JOBS:
**1.** Translate the sentence "It was comforting to know that the world continued to turn even as I slept." from the essay about the room where the writer works into Spanish.
**2.** Pick up the essay about the room where the writer works after its last sentence and continue it.

TEXT PASSAGE:
━━━━━━

I've spent nine months in the room
where I work. In this time, my situation hasn't changed much. My
early post-undergrad days, while stagnant, have been nonetheless rewarding, especially creatively. The room can be a prison or blank canvas. A retardant
or stimulant. It stifles mobility but offers ample time for self-reflection.
There is a world map taped to the wall
in the room where I work. It often taunts me as I sit there and read book after book about
others who've had the courage to explore it beyond it's paper form.
But, it also lets me fantasize about opportunity, as well as ponder success and failure come and gone.
I didn't always work in the room where
I work. I remember staying up late with my dad as he used the family
globe and a flashlight to teach me how the days and seasons pass. He
would beam the light on the Pacific to show me that while it was
bedtime for me, kids were just waking in Japan. It was comforting to
know that the world continued to turn even as I slept.

━━━━━━

DATA:

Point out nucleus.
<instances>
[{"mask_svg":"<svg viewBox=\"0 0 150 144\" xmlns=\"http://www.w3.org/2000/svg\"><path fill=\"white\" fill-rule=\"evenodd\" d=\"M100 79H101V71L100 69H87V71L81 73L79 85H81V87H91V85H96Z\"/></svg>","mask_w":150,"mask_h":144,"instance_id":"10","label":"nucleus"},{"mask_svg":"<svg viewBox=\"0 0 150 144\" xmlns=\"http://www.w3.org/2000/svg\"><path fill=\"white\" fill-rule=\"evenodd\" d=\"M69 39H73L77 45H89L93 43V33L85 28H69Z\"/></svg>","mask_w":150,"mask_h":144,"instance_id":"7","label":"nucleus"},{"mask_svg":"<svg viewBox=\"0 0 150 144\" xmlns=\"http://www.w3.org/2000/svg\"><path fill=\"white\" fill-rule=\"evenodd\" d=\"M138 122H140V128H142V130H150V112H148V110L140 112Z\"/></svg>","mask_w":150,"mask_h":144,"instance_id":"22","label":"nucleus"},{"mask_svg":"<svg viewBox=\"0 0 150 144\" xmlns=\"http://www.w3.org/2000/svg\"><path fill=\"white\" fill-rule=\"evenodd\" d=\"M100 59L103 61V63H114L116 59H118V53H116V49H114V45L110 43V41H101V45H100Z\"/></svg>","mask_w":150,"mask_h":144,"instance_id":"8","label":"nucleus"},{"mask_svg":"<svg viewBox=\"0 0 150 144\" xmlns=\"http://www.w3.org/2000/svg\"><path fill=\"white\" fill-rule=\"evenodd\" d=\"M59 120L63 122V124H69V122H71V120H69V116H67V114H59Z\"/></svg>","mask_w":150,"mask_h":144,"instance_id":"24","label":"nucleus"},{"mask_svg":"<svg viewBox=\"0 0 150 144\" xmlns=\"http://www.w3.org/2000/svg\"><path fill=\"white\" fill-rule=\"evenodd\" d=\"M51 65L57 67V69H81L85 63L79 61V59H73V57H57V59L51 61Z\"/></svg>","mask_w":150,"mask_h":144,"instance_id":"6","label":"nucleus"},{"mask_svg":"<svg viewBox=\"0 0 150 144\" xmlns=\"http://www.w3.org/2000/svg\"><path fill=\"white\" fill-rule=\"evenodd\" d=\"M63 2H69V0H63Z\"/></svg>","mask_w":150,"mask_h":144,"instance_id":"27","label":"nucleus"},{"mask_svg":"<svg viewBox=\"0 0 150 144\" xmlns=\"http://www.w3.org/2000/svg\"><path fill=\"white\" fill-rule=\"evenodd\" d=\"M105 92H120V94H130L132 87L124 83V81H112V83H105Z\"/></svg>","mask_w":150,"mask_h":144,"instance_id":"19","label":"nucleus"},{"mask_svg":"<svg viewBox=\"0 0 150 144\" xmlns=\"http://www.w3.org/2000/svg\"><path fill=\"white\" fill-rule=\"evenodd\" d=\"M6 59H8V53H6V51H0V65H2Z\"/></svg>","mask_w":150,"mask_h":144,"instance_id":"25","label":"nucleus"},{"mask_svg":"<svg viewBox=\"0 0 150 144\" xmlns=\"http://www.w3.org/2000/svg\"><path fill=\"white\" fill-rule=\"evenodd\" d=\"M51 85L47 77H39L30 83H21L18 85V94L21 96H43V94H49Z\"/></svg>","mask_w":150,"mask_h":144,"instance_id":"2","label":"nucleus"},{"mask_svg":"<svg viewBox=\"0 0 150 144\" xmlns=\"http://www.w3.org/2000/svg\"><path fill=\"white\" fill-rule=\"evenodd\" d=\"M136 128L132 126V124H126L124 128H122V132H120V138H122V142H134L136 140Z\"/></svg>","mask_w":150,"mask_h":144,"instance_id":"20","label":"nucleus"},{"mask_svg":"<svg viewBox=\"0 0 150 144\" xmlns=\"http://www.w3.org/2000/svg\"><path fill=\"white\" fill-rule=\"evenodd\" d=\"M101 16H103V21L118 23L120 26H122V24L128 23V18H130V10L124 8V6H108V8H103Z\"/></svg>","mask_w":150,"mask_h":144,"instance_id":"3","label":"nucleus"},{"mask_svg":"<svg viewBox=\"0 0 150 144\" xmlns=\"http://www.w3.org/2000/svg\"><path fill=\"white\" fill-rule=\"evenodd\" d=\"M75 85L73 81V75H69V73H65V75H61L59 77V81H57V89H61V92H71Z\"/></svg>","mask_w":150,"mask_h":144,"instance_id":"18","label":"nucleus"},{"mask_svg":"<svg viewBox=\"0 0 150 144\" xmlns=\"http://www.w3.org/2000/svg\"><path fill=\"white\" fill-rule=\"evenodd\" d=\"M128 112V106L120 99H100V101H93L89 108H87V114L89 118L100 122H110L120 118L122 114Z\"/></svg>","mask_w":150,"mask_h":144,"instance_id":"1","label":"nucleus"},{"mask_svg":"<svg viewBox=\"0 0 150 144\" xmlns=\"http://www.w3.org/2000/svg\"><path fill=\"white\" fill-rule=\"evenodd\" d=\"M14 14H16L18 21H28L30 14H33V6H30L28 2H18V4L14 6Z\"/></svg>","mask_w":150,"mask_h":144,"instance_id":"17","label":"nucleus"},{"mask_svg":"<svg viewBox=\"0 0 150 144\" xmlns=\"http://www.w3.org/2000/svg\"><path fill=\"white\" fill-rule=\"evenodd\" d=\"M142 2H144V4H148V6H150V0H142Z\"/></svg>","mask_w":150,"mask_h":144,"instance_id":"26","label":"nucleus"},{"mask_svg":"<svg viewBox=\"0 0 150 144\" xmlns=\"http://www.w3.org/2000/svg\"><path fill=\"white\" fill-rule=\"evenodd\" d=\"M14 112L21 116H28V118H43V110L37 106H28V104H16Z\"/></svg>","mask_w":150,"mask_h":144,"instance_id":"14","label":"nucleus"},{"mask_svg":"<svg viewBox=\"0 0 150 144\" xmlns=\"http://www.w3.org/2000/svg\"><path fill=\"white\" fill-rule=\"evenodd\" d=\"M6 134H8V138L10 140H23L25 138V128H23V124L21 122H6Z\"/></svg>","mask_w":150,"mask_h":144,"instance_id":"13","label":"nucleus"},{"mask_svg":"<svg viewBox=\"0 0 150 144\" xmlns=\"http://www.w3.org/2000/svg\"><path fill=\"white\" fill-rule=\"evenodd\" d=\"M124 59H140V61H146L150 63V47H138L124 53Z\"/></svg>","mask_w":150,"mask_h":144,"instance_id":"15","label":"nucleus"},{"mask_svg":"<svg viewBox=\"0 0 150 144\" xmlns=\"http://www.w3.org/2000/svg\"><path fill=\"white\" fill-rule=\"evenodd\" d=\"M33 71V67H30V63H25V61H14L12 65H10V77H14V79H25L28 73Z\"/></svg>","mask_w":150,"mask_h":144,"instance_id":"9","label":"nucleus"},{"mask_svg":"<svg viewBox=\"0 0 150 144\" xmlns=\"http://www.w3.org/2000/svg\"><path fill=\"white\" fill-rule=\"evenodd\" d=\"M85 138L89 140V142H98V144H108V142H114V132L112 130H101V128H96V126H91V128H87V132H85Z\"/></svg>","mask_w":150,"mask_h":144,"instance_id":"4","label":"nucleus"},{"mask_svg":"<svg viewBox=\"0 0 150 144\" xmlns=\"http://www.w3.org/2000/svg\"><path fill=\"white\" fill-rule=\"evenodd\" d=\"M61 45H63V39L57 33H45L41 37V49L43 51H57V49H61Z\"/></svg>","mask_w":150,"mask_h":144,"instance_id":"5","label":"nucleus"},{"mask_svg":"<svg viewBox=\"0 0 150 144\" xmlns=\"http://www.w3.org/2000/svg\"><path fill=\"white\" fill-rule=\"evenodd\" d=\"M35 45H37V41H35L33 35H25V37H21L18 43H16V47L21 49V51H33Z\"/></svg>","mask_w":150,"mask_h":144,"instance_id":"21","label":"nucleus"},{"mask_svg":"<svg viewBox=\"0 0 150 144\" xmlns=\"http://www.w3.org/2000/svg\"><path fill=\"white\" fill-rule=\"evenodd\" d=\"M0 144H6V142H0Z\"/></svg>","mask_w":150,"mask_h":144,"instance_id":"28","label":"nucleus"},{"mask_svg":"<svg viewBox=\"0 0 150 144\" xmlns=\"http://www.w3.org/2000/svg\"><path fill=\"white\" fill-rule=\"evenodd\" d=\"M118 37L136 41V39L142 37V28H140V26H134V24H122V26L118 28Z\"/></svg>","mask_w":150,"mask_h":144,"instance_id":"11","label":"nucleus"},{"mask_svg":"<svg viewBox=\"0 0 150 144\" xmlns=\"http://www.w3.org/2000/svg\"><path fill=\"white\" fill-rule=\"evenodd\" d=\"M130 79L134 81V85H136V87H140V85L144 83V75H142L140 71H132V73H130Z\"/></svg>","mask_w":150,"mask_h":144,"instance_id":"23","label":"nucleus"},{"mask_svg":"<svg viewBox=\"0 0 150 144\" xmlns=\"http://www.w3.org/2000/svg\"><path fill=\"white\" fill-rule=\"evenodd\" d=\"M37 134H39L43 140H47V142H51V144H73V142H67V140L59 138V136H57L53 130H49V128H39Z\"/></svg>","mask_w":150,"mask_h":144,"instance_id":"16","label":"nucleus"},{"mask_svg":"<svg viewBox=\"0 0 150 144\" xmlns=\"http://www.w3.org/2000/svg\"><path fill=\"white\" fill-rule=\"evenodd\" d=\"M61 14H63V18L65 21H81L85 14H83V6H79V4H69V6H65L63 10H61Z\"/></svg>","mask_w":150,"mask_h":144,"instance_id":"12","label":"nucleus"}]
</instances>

━━━━━━

ANSWERS IN ORDER:
**1.** Era reconfortante saber que el mundo seguía girando incluso mientras yo dormía.

**2.**
I was in a Geography Bee at a school
not far from the room where I work. In order to earn a spot on that
stage, I had to defeat my classmates with my knowledge of the world.
I can't put into words the pressure I felt when my teacher told me I
needed to get the next question right to qualify.
She asked, “Where is Helsinki?”,
which is a city very far from the room where I work. The moments of deep contemplation felt like hours under the scrutiny of my
classmates. My adolescent brain somehow determined Helsinki sounded
kind of European and even a little Nordic, so I thought Finland would be a decent guess. I can still feel the shock and elation
that overtook me when she told me I was right.
Years later, I took a class in a room
other than the room where I work. It was there I learned to read
maps beyond their Geography. They started to scream “POSSIBILITY”
and transcend the ridgedness and mindless memorization that I once
took them for.
The professor of that class would frown
upon the room where I work. He would remind me of the world I
willingly isolate myself from. A world shaped by discovery's
beauties and horrors alike.
Yes, he would remind me of the sights I
can't see in the room where I work. Sights of mountains... those
obstacles that slowed the campaigns of legendary generals and
provided refuge and inspiration to daring thinkers of the
past. Also, sights of oceans... those big blue masses that so many
explorers wandered far and wide, trying to find glory in escape.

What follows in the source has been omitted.